** Opening RECORDS PROVIDED block **
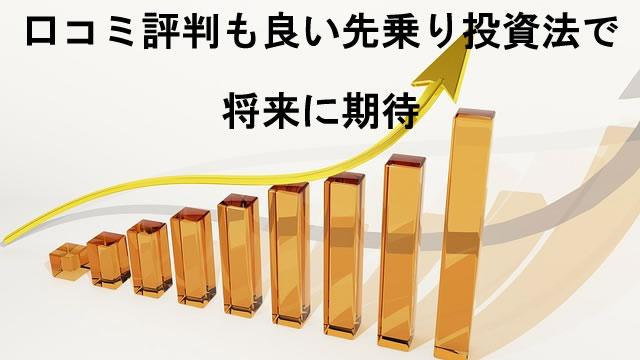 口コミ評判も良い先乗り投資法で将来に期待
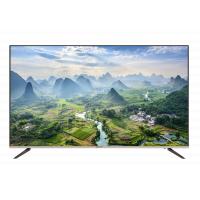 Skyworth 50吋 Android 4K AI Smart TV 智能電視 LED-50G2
** Closing RECORDS PROVIDED block **
** Opening RECORDS PROVIDED block **
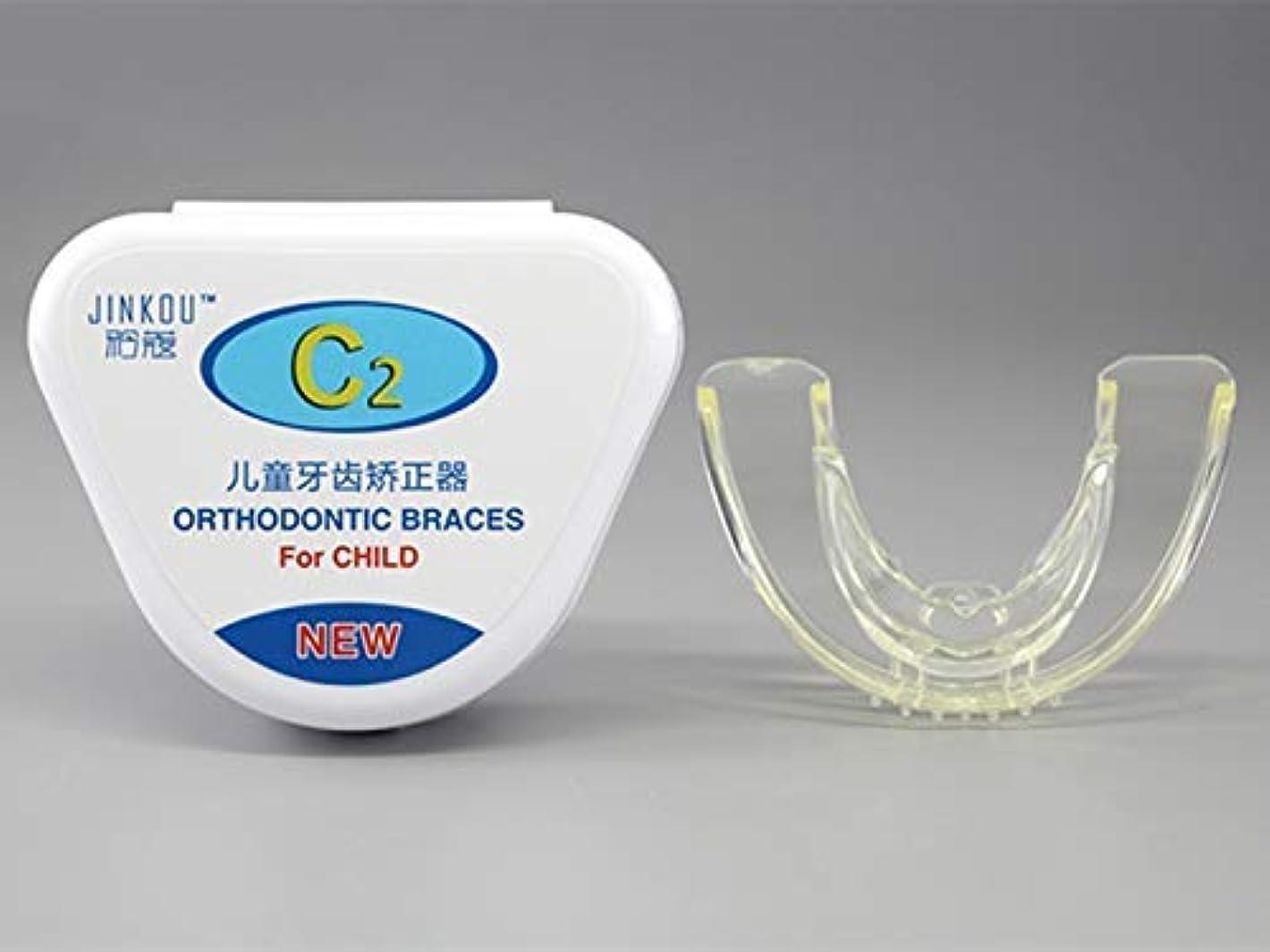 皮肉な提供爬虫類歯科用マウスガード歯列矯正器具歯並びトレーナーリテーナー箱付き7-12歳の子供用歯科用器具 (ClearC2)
** Closing RECORDS PROVIDED block **
** Opening RECORDS PROVIDED block **
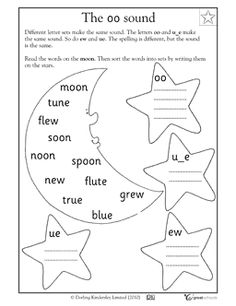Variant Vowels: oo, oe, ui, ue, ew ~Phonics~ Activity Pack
** Closing RECORDS PROVIDED block **
— TASK GOAL —
Everything above from the line containing "口コミ評判も良い先乗り投資法で将来に期待" through the line containing "Skyworth 50吋 Android" must be repeated exactly, and the pictures must be left out.

— FINISHED TASK —
 口コミ評判も良い先乗り投資法で将来に期待
 Skyworth 50吋 Android 4K AI Smart TV 智能電視 LED-50G2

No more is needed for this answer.